Fig. 2 is a flowchart illustrating a step S103 of the method for predicting the chemical material adsorption performance based on automatic machine learning according to the present invention.

The embodiment of the invention provides a chemical material adsorption performance prediction method based on automatic machine learning, and the step S103 comprises the following steps:

and step 310, performing feature engineering, namely performing feature processing on the original data and preprocessing on the original data set, wherein the preprocessing comprises one or more of data sampling, data cleaning, feature compression, feature conversion and feature extraction, and performing feature screening according to the importance of features.

Specifically, by a SelectKBest method, selecting the feature information of the optimal top n% and removing the features which do not meet the minimum variance threshold, wherein the method for selecting the optimal top n% features is performed by combining chi-square verification and mutual information:

wherein p (x, y) is a joint distribution function of x and y, and p (x) and p (y) are marginal probability density functions of x and y, F_iIs an observed value of the ith feature, E_iIs the expected value of the ith feature, the feature importance includes the correlation between the feature and the target variable and the inter-featureAnd (4) correlation, namely, the features with strong correlation with the target variable are reserved, and the features with strong correlation among the features are deleted to avoid multiple collinearity of the model.
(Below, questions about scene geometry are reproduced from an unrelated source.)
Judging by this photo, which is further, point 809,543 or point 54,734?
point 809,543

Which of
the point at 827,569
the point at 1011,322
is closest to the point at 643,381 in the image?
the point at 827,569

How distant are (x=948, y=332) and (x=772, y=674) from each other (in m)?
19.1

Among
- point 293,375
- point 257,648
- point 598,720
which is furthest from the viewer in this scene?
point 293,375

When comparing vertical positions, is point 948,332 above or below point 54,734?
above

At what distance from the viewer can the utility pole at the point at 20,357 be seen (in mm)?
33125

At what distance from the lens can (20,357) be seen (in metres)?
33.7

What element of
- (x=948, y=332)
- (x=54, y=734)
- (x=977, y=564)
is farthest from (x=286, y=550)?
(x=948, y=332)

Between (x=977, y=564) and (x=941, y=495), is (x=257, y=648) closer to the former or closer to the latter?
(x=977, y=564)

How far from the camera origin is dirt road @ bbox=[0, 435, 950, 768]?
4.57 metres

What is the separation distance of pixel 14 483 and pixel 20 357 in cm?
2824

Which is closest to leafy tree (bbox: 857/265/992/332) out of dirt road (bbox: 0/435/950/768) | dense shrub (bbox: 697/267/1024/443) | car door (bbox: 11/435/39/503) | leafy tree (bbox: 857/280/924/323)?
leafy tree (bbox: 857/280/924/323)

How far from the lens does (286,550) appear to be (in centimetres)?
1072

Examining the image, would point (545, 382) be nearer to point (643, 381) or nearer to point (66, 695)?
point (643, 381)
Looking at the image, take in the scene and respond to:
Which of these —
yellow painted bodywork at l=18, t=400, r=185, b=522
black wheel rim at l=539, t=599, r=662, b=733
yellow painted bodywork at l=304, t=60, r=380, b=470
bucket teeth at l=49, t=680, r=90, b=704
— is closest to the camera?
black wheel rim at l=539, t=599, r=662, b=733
Specifically, the correlation coefficient of the two characteristic variables is calculated by the following formula, and if the correlation coefficient of the two characteristic variables is greater than 0.9, the correlation of the two characteristic variables is determined to be strong:

and

representing the mean of x and y, respectively.

And 320, selecting a model, namely selecting the model with excellent performance of the initialization model in the machine learning.
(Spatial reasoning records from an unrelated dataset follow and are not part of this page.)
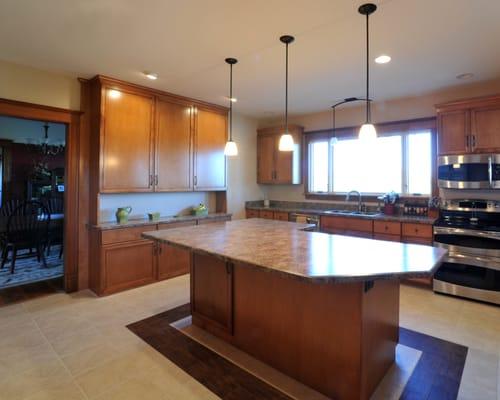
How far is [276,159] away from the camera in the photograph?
5.71 metres

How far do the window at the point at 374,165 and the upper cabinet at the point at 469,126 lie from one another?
505 millimetres

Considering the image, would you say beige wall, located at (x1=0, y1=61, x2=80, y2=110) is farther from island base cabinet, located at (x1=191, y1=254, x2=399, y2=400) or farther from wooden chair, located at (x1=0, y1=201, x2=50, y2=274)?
island base cabinet, located at (x1=191, y1=254, x2=399, y2=400)

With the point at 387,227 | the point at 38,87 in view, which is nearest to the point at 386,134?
the point at 387,227

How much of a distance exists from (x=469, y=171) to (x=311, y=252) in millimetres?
2885

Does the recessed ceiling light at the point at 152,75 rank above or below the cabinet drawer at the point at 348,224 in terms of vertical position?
above

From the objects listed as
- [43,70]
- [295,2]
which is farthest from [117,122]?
[295,2]

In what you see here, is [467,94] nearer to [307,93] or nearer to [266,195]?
[307,93]

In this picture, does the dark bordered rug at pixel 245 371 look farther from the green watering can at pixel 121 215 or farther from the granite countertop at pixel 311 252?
the green watering can at pixel 121 215

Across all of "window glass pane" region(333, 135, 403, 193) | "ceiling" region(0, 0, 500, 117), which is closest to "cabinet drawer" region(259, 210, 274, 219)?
"window glass pane" region(333, 135, 403, 193)

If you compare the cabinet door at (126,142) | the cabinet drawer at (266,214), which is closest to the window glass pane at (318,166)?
the cabinet drawer at (266,214)

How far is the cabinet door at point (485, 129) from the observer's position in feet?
11.6

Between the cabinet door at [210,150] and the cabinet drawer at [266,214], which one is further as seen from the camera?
the cabinet drawer at [266,214]

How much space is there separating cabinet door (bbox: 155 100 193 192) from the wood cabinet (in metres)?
0.65

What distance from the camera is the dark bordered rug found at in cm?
200
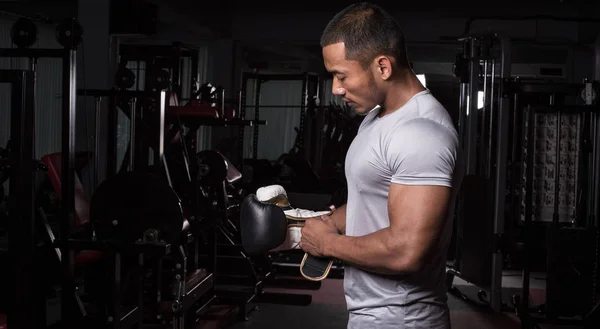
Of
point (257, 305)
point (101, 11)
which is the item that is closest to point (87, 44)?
point (101, 11)

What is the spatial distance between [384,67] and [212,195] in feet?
11.4

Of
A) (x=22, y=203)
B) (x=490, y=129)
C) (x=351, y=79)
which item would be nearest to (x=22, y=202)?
(x=22, y=203)

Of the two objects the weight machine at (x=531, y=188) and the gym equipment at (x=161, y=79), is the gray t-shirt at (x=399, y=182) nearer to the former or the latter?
the gym equipment at (x=161, y=79)

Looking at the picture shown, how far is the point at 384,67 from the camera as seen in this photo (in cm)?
151

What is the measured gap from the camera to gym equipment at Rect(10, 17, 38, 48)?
132 inches

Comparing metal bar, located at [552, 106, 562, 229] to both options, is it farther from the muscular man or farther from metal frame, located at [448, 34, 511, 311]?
the muscular man

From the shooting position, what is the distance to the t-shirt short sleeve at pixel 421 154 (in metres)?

And 330, model parameter adjustment, namely optimizing the hyper-parameters of the plurality of initial models through the genetic algorithm to generate a plurality of initial models with optimal performance, and selecting a batch of optimal parameters to ensure that the model performance is optimal.

Step 340, performing superposition combination on the optimal models obtained in the step 330 in a pipeline mode, generating a plurality of optimal performance initial models according to a genetic algorithm, and integrating the plurality of optimal performance initial models into an optimal prediction model set by using a superposition combination method:

wherein A ═ { A ═ A¹,...AⁿRepresents a set of base learners, each element representing data processing and machine learning algorithms, A^jE.a (j ═ 1.. times, n) is the hyper-parameter space Λ corresponding to the set^j。
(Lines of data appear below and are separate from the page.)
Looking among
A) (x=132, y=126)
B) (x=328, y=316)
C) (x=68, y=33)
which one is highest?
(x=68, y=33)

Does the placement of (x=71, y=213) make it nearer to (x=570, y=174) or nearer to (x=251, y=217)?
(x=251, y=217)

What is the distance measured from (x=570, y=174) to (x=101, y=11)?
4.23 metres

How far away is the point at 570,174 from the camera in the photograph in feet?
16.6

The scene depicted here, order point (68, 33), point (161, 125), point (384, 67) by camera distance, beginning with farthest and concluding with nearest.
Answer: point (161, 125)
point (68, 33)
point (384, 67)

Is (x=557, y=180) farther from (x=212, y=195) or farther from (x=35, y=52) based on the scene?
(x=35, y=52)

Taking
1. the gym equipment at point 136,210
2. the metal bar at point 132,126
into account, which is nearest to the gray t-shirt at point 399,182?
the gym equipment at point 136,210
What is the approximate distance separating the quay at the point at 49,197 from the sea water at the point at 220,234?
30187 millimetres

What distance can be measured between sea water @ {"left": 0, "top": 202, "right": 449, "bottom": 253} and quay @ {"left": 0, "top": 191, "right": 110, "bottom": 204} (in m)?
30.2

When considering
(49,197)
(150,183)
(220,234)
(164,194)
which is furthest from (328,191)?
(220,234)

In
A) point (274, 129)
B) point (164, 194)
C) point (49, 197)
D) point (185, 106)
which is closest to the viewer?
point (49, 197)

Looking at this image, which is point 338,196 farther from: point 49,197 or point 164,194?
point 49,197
In particular, the modelK cross-validation is performed during selection, and the data set is divided into k training sets

And k verification sets

To be in a training set

With a hyperparameter lambda epsilon lambda of training^jAlgorithm A of^jIn the verification set

The optimal model combination and the hyper-parameter combination are found through the algorithm.

Specifically, an optimal pipeline model is obtained by integration through a superposition combination method, so that a high-performance model can be prevented from being discarded, a more complex model structure is formed, a model with stronger prediction capability can be obtained, simplification of hyper-parameters and overfitting of data are avoided, and the obtained model has stronger robustness; the pipeline method is iterative, each step is repeatedly executed, the accuracy of the model is continuously improved, and a successful algorithm is obtained. Combining the method models of all the processing processes to form a prediction model of a production line, and finally obtaining a finished pipeline prediction model comprising data preprocessing, characteristic engineering and model prediction.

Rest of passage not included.